Pick up the blog post below about entering a screenwriting competition and falling short on a script challenge, and keep writing it from its last sentence onward.

##### Document segment

This Month in Success & Failure

The good news is, I submitted my entry for the DC shorts screenwriting competition yesterday. It was probably not the best I could do, though I had been fiddling with it off and on for the past month, and I decided that it was time to submit. Supposedly, Leonardo da Vinci once said “Art is never finished, merely abandoned,” and I feel that is quite accurate. However, part of the competition is getting feedback, and since that’s all I really want to obtain, I already consider myself a winner.

The bad news is that I failed to finish the ScriptFrenzy script I was working on. I had to have 100 pages by today, but I think I have somewhere between 20-25 pages. Why? Why did I fail? I think the sole reason was because I did not work on it constantly. I got myself into a position where if I wrote six pages one day, I felt I could take off the next day and not feel bad, but that was a mistake. Seemingly every day I got home from work I would feel wiped and unable to write. On the weekends when I would shoot for big gains, whatever I produced was marginal due to multiple reasons (which I won’t really dig into here.)

##########
##### Data

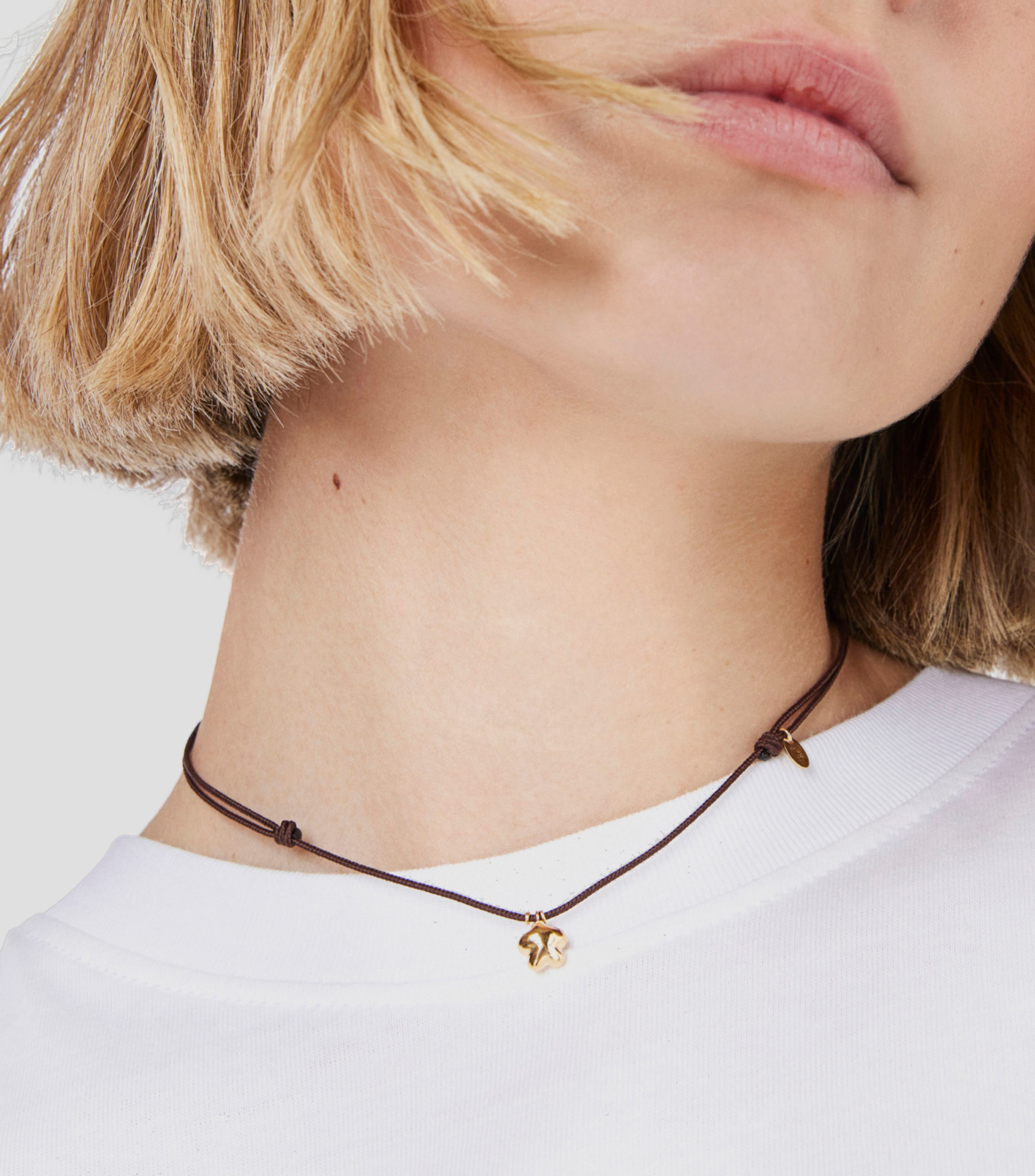 Collar de cordón marrón con flor Balloon Mujer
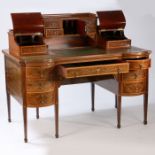 An Exceptional 19th century marquetry inlaid Carlton House desk attributed to Edwards & Roberts,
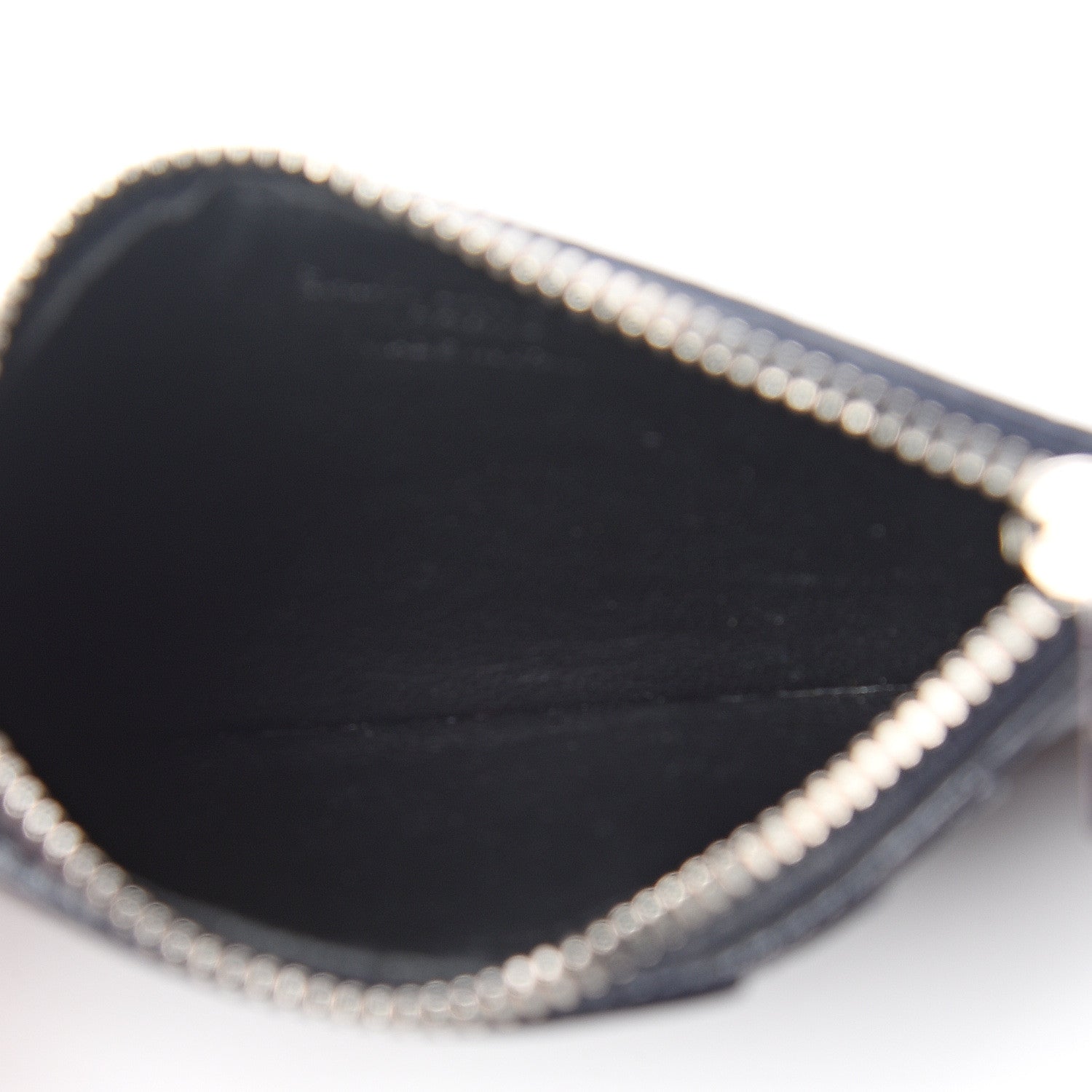 Saint Laurent Calfskin Crocodile Embossed 5 Fragments Zip Pouch Card Holder Blue Marine 4 of 5
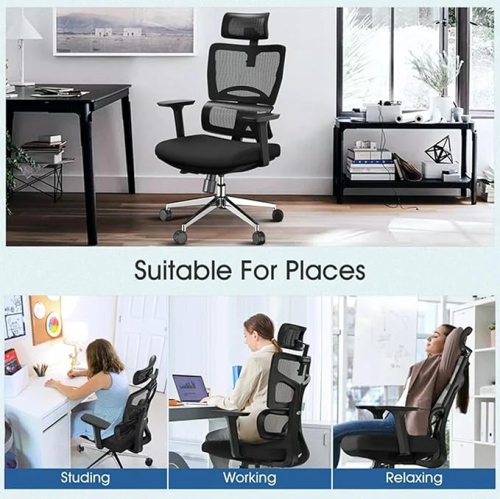 Ergonomic Office Chair, Height Adjustable Desk Chair and Gaming Chair with Lift Function, Lumbar Support for Home, Office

##########

**Exercise output**
Ultimately, the lesson I learned is that you must write every single day. Any pause and there will be major issues.

I will continue writing it, however, because the idea that I’ve had for this has been in my head for years, ever since middle school. And I think that, as long as I put my butt in the chair and write–even if its only 3-5 pages a day, or less than that–it will work. It’s all about routine. It’s Jerry Seinfeld’s “Don’t Break The Chain” concept. And while to me it seems like a cheap cop-out, I think, after looking back on this, that its the truth.

So I will continue to write and finish this thing, hopefully over the next couple of months. There are already big changes in my life that should help me with that–I’m changing day jobs soon (my current gig is having me bring work home with me and keep it stuffed into my head, which is not fun), and since I recently reinstalled Windows on my home computer (bringing it from the ancient age of XP to the relative modernity of 7) all of my games are gone.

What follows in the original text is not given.